Bisogna prima intendersi su una faccenda: la voce bambina del poeta che state per leggere, bambina non lo è più. Non perché, dal precedente suo lavoro, il suo versificare si è fatto più esperto, senza cadere nel mestiere, e più limpido, ma senza perdere le ombre.
Giovanni Rossi ha maturato un'opera solidissima, uno struggente canzoniere il cui discorso si coglie per intero solo dopo aver letto tutte le poesie che lo compongono. Ed è, quello che avete tra le mani, un canzoniere di riconoscimento. E' l'autore che, scrivendo e scavando dentro le parole, e rivolgendosi a un 'tu' che risponde a ogni nome e a ogni indirizzo, riconoscere se stesso e fa i conti con temi giganteschi dell'umano sentire, ma sottraendo il peso della questua.
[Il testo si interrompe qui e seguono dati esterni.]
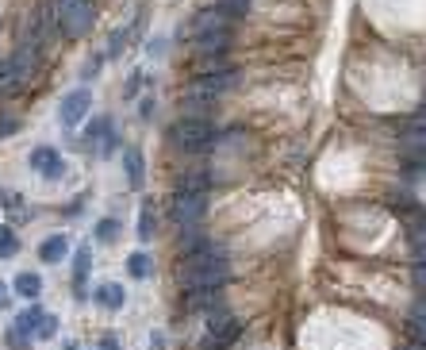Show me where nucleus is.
<instances>
[{"instance_id":"obj_20","label":"nucleus","mask_w":426,"mask_h":350,"mask_svg":"<svg viewBox=\"0 0 426 350\" xmlns=\"http://www.w3.org/2000/svg\"><path fill=\"white\" fill-rule=\"evenodd\" d=\"M208 242H211L208 235H200V231H192V227H188V231L181 235V254L188 258V254H196V250H204Z\"/></svg>"},{"instance_id":"obj_14","label":"nucleus","mask_w":426,"mask_h":350,"mask_svg":"<svg viewBox=\"0 0 426 350\" xmlns=\"http://www.w3.org/2000/svg\"><path fill=\"white\" fill-rule=\"evenodd\" d=\"M66 254H70V239H66V235H50V239L39 247V258H43V262H62Z\"/></svg>"},{"instance_id":"obj_32","label":"nucleus","mask_w":426,"mask_h":350,"mask_svg":"<svg viewBox=\"0 0 426 350\" xmlns=\"http://www.w3.org/2000/svg\"><path fill=\"white\" fill-rule=\"evenodd\" d=\"M8 347L12 350H27V347H31V339H27V335H20L16 327H12V331H8Z\"/></svg>"},{"instance_id":"obj_28","label":"nucleus","mask_w":426,"mask_h":350,"mask_svg":"<svg viewBox=\"0 0 426 350\" xmlns=\"http://www.w3.org/2000/svg\"><path fill=\"white\" fill-rule=\"evenodd\" d=\"M142 81H146V78H142V70H135L131 78H127V85H123V96H127V101H131V96H139Z\"/></svg>"},{"instance_id":"obj_19","label":"nucleus","mask_w":426,"mask_h":350,"mask_svg":"<svg viewBox=\"0 0 426 350\" xmlns=\"http://www.w3.org/2000/svg\"><path fill=\"white\" fill-rule=\"evenodd\" d=\"M154 227H158L154 204H142V212H139V239H142V242H150V239H154Z\"/></svg>"},{"instance_id":"obj_39","label":"nucleus","mask_w":426,"mask_h":350,"mask_svg":"<svg viewBox=\"0 0 426 350\" xmlns=\"http://www.w3.org/2000/svg\"><path fill=\"white\" fill-rule=\"evenodd\" d=\"M100 350H119V342L116 339H100Z\"/></svg>"},{"instance_id":"obj_18","label":"nucleus","mask_w":426,"mask_h":350,"mask_svg":"<svg viewBox=\"0 0 426 350\" xmlns=\"http://www.w3.org/2000/svg\"><path fill=\"white\" fill-rule=\"evenodd\" d=\"M89 262H93V250L89 247H81L77 250V270H73V285H77V293H85V277H89Z\"/></svg>"},{"instance_id":"obj_33","label":"nucleus","mask_w":426,"mask_h":350,"mask_svg":"<svg viewBox=\"0 0 426 350\" xmlns=\"http://www.w3.org/2000/svg\"><path fill=\"white\" fill-rule=\"evenodd\" d=\"M411 281H415L418 293H426V265H418V262H415V270H411Z\"/></svg>"},{"instance_id":"obj_1","label":"nucleus","mask_w":426,"mask_h":350,"mask_svg":"<svg viewBox=\"0 0 426 350\" xmlns=\"http://www.w3.org/2000/svg\"><path fill=\"white\" fill-rule=\"evenodd\" d=\"M227 277H231V270H227V250L219 247L215 239L181 262V285L185 289H223Z\"/></svg>"},{"instance_id":"obj_22","label":"nucleus","mask_w":426,"mask_h":350,"mask_svg":"<svg viewBox=\"0 0 426 350\" xmlns=\"http://www.w3.org/2000/svg\"><path fill=\"white\" fill-rule=\"evenodd\" d=\"M208 185H211L208 173H185L177 189H181V193H204V196H208Z\"/></svg>"},{"instance_id":"obj_2","label":"nucleus","mask_w":426,"mask_h":350,"mask_svg":"<svg viewBox=\"0 0 426 350\" xmlns=\"http://www.w3.org/2000/svg\"><path fill=\"white\" fill-rule=\"evenodd\" d=\"M211 143H215V127L208 124V119H177V124L169 127V147L177 150H188V154H200V150H208Z\"/></svg>"},{"instance_id":"obj_16","label":"nucleus","mask_w":426,"mask_h":350,"mask_svg":"<svg viewBox=\"0 0 426 350\" xmlns=\"http://www.w3.org/2000/svg\"><path fill=\"white\" fill-rule=\"evenodd\" d=\"M39 319H43V308H39V304H31L27 312H20L12 327H16L20 335H27V339H31V331H39Z\"/></svg>"},{"instance_id":"obj_41","label":"nucleus","mask_w":426,"mask_h":350,"mask_svg":"<svg viewBox=\"0 0 426 350\" xmlns=\"http://www.w3.org/2000/svg\"><path fill=\"white\" fill-rule=\"evenodd\" d=\"M423 108H426V93H423Z\"/></svg>"},{"instance_id":"obj_7","label":"nucleus","mask_w":426,"mask_h":350,"mask_svg":"<svg viewBox=\"0 0 426 350\" xmlns=\"http://www.w3.org/2000/svg\"><path fill=\"white\" fill-rule=\"evenodd\" d=\"M234 16L231 12H223L219 4H208V8H200L192 16V35H204V31H231Z\"/></svg>"},{"instance_id":"obj_25","label":"nucleus","mask_w":426,"mask_h":350,"mask_svg":"<svg viewBox=\"0 0 426 350\" xmlns=\"http://www.w3.org/2000/svg\"><path fill=\"white\" fill-rule=\"evenodd\" d=\"M12 254H20V239L12 227H0V258H12Z\"/></svg>"},{"instance_id":"obj_11","label":"nucleus","mask_w":426,"mask_h":350,"mask_svg":"<svg viewBox=\"0 0 426 350\" xmlns=\"http://www.w3.org/2000/svg\"><path fill=\"white\" fill-rule=\"evenodd\" d=\"M123 166H127V185L139 193V189L146 185V166H142V154H139L135 147H127V150H123Z\"/></svg>"},{"instance_id":"obj_21","label":"nucleus","mask_w":426,"mask_h":350,"mask_svg":"<svg viewBox=\"0 0 426 350\" xmlns=\"http://www.w3.org/2000/svg\"><path fill=\"white\" fill-rule=\"evenodd\" d=\"M20 78H16V70H12V58H4L0 62V93H20Z\"/></svg>"},{"instance_id":"obj_26","label":"nucleus","mask_w":426,"mask_h":350,"mask_svg":"<svg viewBox=\"0 0 426 350\" xmlns=\"http://www.w3.org/2000/svg\"><path fill=\"white\" fill-rule=\"evenodd\" d=\"M116 235H119L116 219H100V224H96V239H100V242H116Z\"/></svg>"},{"instance_id":"obj_17","label":"nucleus","mask_w":426,"mask_h":350,"mask_svg":"<svg viewBox=\"0 0 426 350\" xmlns=\"http://www.w3.org/2000/svg\"><path fill=\"white\" fill-rule=\"evenodd\" d=\"M16 293L24 296V300H35V296L43 293V277H39V273H20V277H16Z\"/></svg>"},{"instance_id":"obj_4","label":"nucleus","mask_w":426,"mask_h":350,"mask_svg":"<svg viewBox=\"0 0 426 350\" xmlns=\"http://www.w3.org/2000/svg\"><path fill=\"white\" fill-rule=\"evenodd\" d=\"M238 85V70L234 66H215V70H200L196 73V81L188 85V93H200L208 96V101H219L223 93H231V89Z\"/></svg>"},{"instance_id":"obj_10","label":"nucleus","mask_w":426,"mask_h":350,"mask_svg":"<svg viewBox=\"0 0 426 350\" xmlns=\"http://www.w3.org/2000/svg\"><path fill=\"white\" fill-rule=\"evenodd\" d=\"M231 50V31H204L196 35V54L200 58H227Z\"/></svg>"},{"instance_id":"obj_34","label":"nucleus","mask_w":426,"mask_h":350,"mask_svg":"<svg viewBox=\"0 0 426 350\" xmlns=\"http://www.w3.org/2000/svg\"><path fill=\"white\" fill-rule=\"evenodd\" d=\"M407 127H415V131H426V108H423V112H415V116L407 119Z\"/></svg>"},{"instance_id":"obj_3","label":"nucleus","mask_w":426,"mask_h":350,"mask_svg":"<svg viewBox=\"0 0 426 350\" xmlns=\"http://www.w3.org/2000/svg\"><path fill=\"white\" fill-rule=\"evenodd\" d=\"M54 12H58V31L66 39H81V35L93 31V4L89 0H54Z\"/></svg>"},{"instance_id":"obj_30","label":"nucleus","mask_w":426,"mask_h":350,"mask_svg":"<svg viewBox=\"0 0 426 350\" xmlns=\"http://www.w3.org/2000/svg\"><path fill=\"white\" fill-rule=\"evenodd\" d=\"M411 242H426V216L411 219Z\"/></svg>"},{"instance_id":"obj_13","label":"nucleus","mask_w":426,"mask_h":350,"mask_svg":"<svg viewBox=\"0 0 426 350\" xmlns=\"http://www.w3.org/2000/svg\"><path fill=\"white\" fill-rule=\"evenodd\" d=\"M93 300H100L104 308H123L127 304V293H123V285H116V281H104V285H96V293H93Z\"/></svg>"},{"instance_id":"obj_6","label":"nucleus","mask_w":426,"mask_h":350,"mask_svg":"<svg viewBox=\"0 0 426 350\" xmlns=\"http://www.w3.org/2000/svg\"><path fill=\"white\" fill-rule=\"evenodd\" d=\"M89 108H93V93H89V89H73V93H66V96H62L58 119H62L66 127H77L81 119L89 116Z\"/></svg>"},{"instance_id":"obj_37","label":"nucleus","mask_w":426,"mask_h":350,"mask_svg":"<svg viewBox=\"0 0 426 350\" xmlns=\"http://www.w3.org/2000/svg\"><path fill=\"white\" fill-rule=\"evenodd\" d=\"M139 112H142V119H150V116H154V101H150V96H146V101L139 104Z\"/></svg>"},{"instance_id":"obj_5","label":"nucleus","mask_w":426,"mask_h":350,"mask_svg":"<svg viewBox=\"0 0 426 350\" xmlns=\"http://www.w3.org/2000/svg\"><path fill=\"white\" fill-rule=\"evenodd\" d=\"M204 212H208V196L204 193H173V200H169V216H173V224H181V227H196L204 219Z\"/></svg>"},{"instance_id":"obj_8","label":"nucleus","mask_w":426,"mask_h":350,"mask_svg":"<svg viewBox=\"0 0 426 350\" xmlns=\"http://www.w3.org/2000/svg\"><path fill=\"white\" fill-rule=\"evenodd\" d=\"M208 331H211V339H219V342H234L238 339V319H234L223 304H215V308H208Z\"/></svg>"},{"instance_id":"obj_27","label":"nucleus","mask_w":426,"mask_h":350,"mask_svg":"<svg viewBox=\"0 0 426 350\" xmlns=\"http://www.w3.org/2000/svg\"><path fill=\"white\" fill-rule=\"evenodd\" d=\"M54 335H58V319H54V316H43V319H39V331H35V339L50 342Z\"/></svg>"},{"instance_id":"obj_15","label":"nucleus","mask_w":426,"mask_h":350,"mask_svg":"<svg viewBox=\"0 0 426 350\" xmlns=\"http://www.w3.org/2000/svg\"><path fill=\"white\" fill-rule=\"evenodd\" d=\"M181 108H185V116H188V119H200V116H208V112L215 108V101H208V96H200V93H185Z\"/></svg>"},{"instance_id":"obj_12","label":"nucleus","mask_w":426,"mask_h":350,"mask_svg":"<svg viewBox=\"0 0 426 350\" xmlns=\"http://www.w3.org/2000/svg\"><path fill=\"white\" fill-rule=\"evenodd\" d=\"M219 304V289H185V308L188 312H208Z\"/></svg>"},{"instance_id":"obj_24","label":"nucleus","mask_w":426,"mask_h":350,"mask_svg":"<svg viewBox=\"0 0 426 350\" xmlns=\"http://www.w3.org/2000/svg\"><path fill=\"white\" fill-rule=\"evenodd\" d=\"M407 335H411V342H423V347H426V312H411Z\"/></svg>"},{"instance_id":"obj_35","label":"nucleus","mask_w":426,"mask_h":350,"mask_svg":"<svg viewBox=\"0 0 426 350\" xmlns=\"http://www.w3.org/2000/svg\"><path fill=\"white\" fill-rule=\"evenodd\" d=\"M16 131H20L16 119H0V135H16Z\"/></svg>"},{"instance_id":"obj_38","label":"nucleus","mask_w":426,"mask_h":350,"mask_svg":"<svg viewBox=\"0 0 426 350\" xmlns=\"http://www.w3.org/2000/svg\"><path fill=\"white\" fill-rule=\"evenodd\" d=\"M0 308H8V285L0 281Z\"/></svg>"},{"instance_id":"obj_23","label":"nucleus","mask_w":426,"mask_h":350,"mask_svg":"<svg viewBox=\"0 0 426 350\" xmlns=\"http://www.w3.org/2000/svg\"><path fill=\"white\" fill-rule=\"evenodd\" d=\"M127 270H131V277H150V270H154V262H150V254H142V250H139V254H131V258H127Z\"/></svg>"},{"instance_id":"obj_40","label":"nucleus","mask_w":426,"mask_h":350,"mask_svg":"<svg viewBox=\"0 0 426 350\" xmlns=\"http://www.w3.org/2000/svg\"><path fill=\"white\" fill-rule=\"evenodd\" d=\"M403 350H426V347H423V342H407Z\"/></svg>"},{"instance_id":"obj_36","label":"nucleus","mask_w":426,"mask_h":350,"mask_svg":"<svg viewBox=\"0 0 426 350\" xmlns=\"http://www.w3.org/2000/svg\"><path fill=\"white\" fill-rule=\"evenodd\" d=\"M411 247H415V262L426 265V242H411Z\"/></svg>"},{"instance_id":"obj_9","label":"nucleus","mask_w":426,"mask_h":350,"mask_svg":"<svg viewBox=\"0 0 426 350\" xmlns=\"http://www.w3.org/2000/svg\"><path fill=\"white\" fill-rule=\"evenodd\" d=\"M31 170H39L47 181H58L66 173V162L54 147H39V150H31Z\"/></svg>"},{"instance_id":"obj_29","label":"nucleus","mask_w":426,"mask_h":350,"mask_svg":"<svg viewBox=\"0 0 426 350\" xmlns=\"http://www.w3.org/2000/svg\"><path fill=\"white\" fill-rule=\"evenodd\" d=\"M123 47H127V35L116 31V35L108 39V58H119V54H123Z\"/></svg>"},{"instance_id":"obj_31","label":"nucleus","mask_w":426,"mask_h":350,"mask_svg":"<svg viewBox=\"0 0 426 350\" xmlns=\"http://www.w3.org/2000/svg\"><path fill=\"white\" fill-rule=\"evenodd\" d=\"M100 66H104V58H100V54L89 58V62L81 66V78H85V81H89V78H96V73H100Z\"/></svg>"}]
</instances>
Giovanni Rossi interroga e s'interroga, ma senza chiedere nulla in cambio, come puro atto di cura, con la curiosità impietosa dei bambini. Ecco dov'è il bambino della voce poetica, non nell'ingenuità delle poesie, ma nel gesto col quale semina sulla pagina versi e parole. È un poeta, quello che abbiamo di fronte, onesto, come si diceva della poesia di Saba. E quale dote potremmo apprezzare maggiormente in chi scrive, oggi che l'onestà è divenuta qualità sempre più rara?
Questo piccolo, incantevole libro ha l'allegrezza spietata di una "sinfonia improvvisata", dell'improvvisazione che solo il molto lavoro può permettersi. Ho delineato, ad apertura di questa nota, alcune apparenti contraddizioni della natura poetica di questo libro; contraddizioni della poesia come contraddizioni della vita, materiale desiderabile per un poeta. Il lavoro, però, è a monte: grande osservatore dei moti del cuore, esperto di paesaggi umani e naturali (c'è l'estate e il quieto sciabordare del mare in queste poesie, ma anche il freddo d'inverno e la luce di ogni mattino), lettore di poeti, si direbbe che lo scrivere di questo autore è un'estensione delle sue giornate. Ignora cosa voglia dire scrivere per progetto (per nostra e per sua fortuna), e congeda il suo secondo libro fedele a una lirica che in tanti, compagni di generazione, provano a smarcare per inseguire gusti e tendenze, mode facili. Giovanni sa bene che si scrive con il proprio sangue, restituendolo perché abbia in sé la verità obliqua del sogno. "E' una fatica restituire il sangue", annota in un verso, ma è anche l'unica restituzione in grado di produrre senso e futuro.
C'è molta cantabilità nelle poesie de "La voce bambina", rime intelligenti e molte ancora struggenti, capaci di inchiodare il lettore, di metterlo a nudo. Ma l'autore si serve della dolcezza del verso anche o soprattutto per dire ciò che al cuore fa più male sentire; come fosse, la forma, un possibile risarcimento per la durezza di certe intuizioni:
Credi di avere ancora tempo
oppure dopo non potrai più? Salpare
sulla nave di pirati che è la gioventù,
beffardi alle spalle del tempo
e sorridendo a quel timido fuoco
che uno schiaffo di vele al vento
deve avere appiccato lontano.
Qualche anno fa la giornalista Francesca Bellini, pubblicando un articolo su 'Il Messaggero' dedicato a nuove giovani voci della poesia romana, titolava: "La Capitale ritrova i suoi poeti". Era il segno di una rinascita: la scuola romana di poesia, che tanta fortuna aveva avuto negli anni Ottanta, aveva trovato sulle sponde del Tevere (e più in là, tra periferie e località litoranee) dei nuovi testimoni. Sono passati quasi dieci anni da quell'articolo; qualcuno non c'è più, qualcun altro prosegue nel percorso, altri ancora hanno cambiato tono rivolgendo la propria voce e i propri gusti altrove. Giovanni Rossi, con questo libro, vivifica la tradizione di quella scuola romana che, lungo il fiume, ha cantato limpida e commossa la città e gli amori, attraverso un io lirico che, bruciando, non si consuma.